🤖 AI Summary
Understanding how momentum mitigates stochastic fluctuations in SGD and improves generalization in deep neural network training remains theoretically underexplored.
Method: We reformulate optimization noise as the angular deviation between the stochastic gradient and the true steepest-descent direction—departing from conventional variance-based definitions—and develop a stochastic optimization dynamics framework that jointly models directional noise, learning rate, batch size, and local landscape smoothness.
Contribution/Results: We establish the first theoretical link between directional gradient deviation and generalization error; prove that momentum enhances directional smoothing of optimization noise, thereby regulating local smoothness of the loss landscape in concert with learning rate and batch size; derive rigorous generalization bounds for SGD with momentum; and empirically validate a strong negative correlation between directional noise magnitude and test accuracy across diverse architectures and datasets. This work provides a novel theoretical foundation and empirical validation for the generalization benefits of momentum.
📝 Abstract
For nonconvex objective functions, including deep neural networks, stochastic gradient descent (SGD) with momentum has fast convergence and excellent generalizability, but a theoretical explanation for this is lacking.
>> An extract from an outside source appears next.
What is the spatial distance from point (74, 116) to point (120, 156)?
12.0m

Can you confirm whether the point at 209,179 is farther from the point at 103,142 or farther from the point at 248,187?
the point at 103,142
In contrast to previous studies that defined the stochastic noise that occurs during optimization as the variance of the stochastic gradient, we define it as the gap between the search direction of the optimizer and the steepest descent direction and show that its level dominates generalizability of the model. We also show that the stochastic noise in SGD with momentum smoothes the objective function, the degree of which is determined by the learning rate, the batch size, the momentum factor, the variance of the stochastic gradient, and the upper bound of the gradient norm. By numerically deriving the stochastic noise level in SGD and SGD with momentum, we provide theoretical findings that help explain the training dynamics of SGD with momentum, which were not explained by previous studies on convergence and stability. We also provide experimental results supporting our assertion that model generalizability depends on the stochastic noise level.